We already know what such a community would look like, it's called 4chan. It's one of the most influential internet communities ever and has been an endless source of entertainment and fascination for me for the past 15 years.

Ah, but 4chan predates reddit, and its community uses the n-word as a way to try (futilely) to keep its community within the bounds of people who don't take words too seriously. If you want, say, a community about biking that isn't a subreddit, you're likelier to end up with a community of people who love saying the n-word and sometimes, rarely, discusses biking. Compare to the subreddit which is going to be mostly about biking, except when progressive politics talking points seep through and you're not allowed to say anything else you'll be either piled on or modded. Normies either agree with the progressive politics, or they don't even notice them as we don't notice the air we breathe, but at least they're probably there to talk on-topic. The alternatives are selecting for people who do notice the air, and they'll be more interested in discussing that than the main topic.

4chan has a few other features, besides just its age and uh, forbidden words:

  • from the name, you know it's japanese influenced. so it will naturally attract people into anime and other japanese net culture stuff.
  • it's an image board. you have to post a picture to start a new thread there. Replies often have images too. That makes it a lot more sillier and meme-based than a text-board like reddit
  • they also allow porn and really gross, disgusting images. Which tends to filter out a lot of normies.
  • it has weird, quirky features that aren't really documented, like how "tbh" gets automatically turned into "desu." A lot of these are really annoying, but it does tend to create a more closed community of people motivated enough to learn how to use it, despite being fully open to the whole internet
  • threads disappear after a while, so there's still that "ephemeral" sense. You can't easily go back and search for old content. This creates a sort of "tribal knowledge" where only the "oldfags" fully know what's going on.
  • mods can and will ban you temporarily, but it's just a slap on the wrist. It can be hard to tell what the rules are, or why any post in particular triggered a ban.

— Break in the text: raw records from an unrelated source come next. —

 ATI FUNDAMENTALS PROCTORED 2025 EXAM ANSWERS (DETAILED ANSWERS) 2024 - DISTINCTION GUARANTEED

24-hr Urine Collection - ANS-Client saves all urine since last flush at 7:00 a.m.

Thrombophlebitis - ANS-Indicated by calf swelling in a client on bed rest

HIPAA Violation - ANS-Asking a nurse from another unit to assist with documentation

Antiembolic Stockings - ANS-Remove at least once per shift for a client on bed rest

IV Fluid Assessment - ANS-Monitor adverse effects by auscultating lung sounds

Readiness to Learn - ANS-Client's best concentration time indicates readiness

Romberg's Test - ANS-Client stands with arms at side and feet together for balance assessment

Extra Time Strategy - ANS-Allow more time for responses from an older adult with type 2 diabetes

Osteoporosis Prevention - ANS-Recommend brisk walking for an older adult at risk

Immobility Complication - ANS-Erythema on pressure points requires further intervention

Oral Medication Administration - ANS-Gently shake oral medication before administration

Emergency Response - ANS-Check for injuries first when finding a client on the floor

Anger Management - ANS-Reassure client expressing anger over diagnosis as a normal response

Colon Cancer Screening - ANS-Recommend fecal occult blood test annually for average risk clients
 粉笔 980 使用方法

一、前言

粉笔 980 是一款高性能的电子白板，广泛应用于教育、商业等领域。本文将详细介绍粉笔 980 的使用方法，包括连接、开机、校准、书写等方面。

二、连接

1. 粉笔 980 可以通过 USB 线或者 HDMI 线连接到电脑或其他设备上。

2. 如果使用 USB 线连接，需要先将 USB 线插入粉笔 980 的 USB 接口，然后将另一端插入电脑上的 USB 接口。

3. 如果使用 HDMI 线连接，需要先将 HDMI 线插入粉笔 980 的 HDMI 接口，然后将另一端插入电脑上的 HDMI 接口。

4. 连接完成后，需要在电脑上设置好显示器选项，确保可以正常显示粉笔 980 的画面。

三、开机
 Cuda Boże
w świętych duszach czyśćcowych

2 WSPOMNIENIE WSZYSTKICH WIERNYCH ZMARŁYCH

All in all it's a weird, quirky little community. It would be interesting to try and create another community like that, without explicitly copying 4chan. Discord has some of that, but it's just too fast-moving for me or any other normal adult to keep up with.

No offense, but all the posts here seems like they're very touristy views of the site and completely ignore all the numerous downsides of the site.

You can search on 4chan's archives more easily than reddit's. Reddit's search function is worthless and requires you to use google to search site:reddit instead.

One of the worst parts about is that a few shitposters can ruin threads way more easily than anywhere else, like there are /vg/ threads that are unusable because a bot will find them and spam them, there's shitposters that can and will ruin entire boards. It is proof that no moderation, or more like light moderation will certainly not result in better places for discussion.

This is worsened still by the hivemind of 4chan where anything that goes against the common view of the site "Everything is shit" will generally be ignored and be shitposted about. Say you like a book and you wanna make a thread for it? I really doubt you'll find better discussion for it on 4chan vs other sites. Because most people will ignore thread, a few will shitpost, and maybe you'll get one or two replies that are actually relevant to what you want.

And that's not to say that there aren't good sides on it. 4chan/imageboards are really good for the small, niche communities for particular subjects. Like there's a tea thread that's very nice, but anything outside of those niches is generally worse than other sites.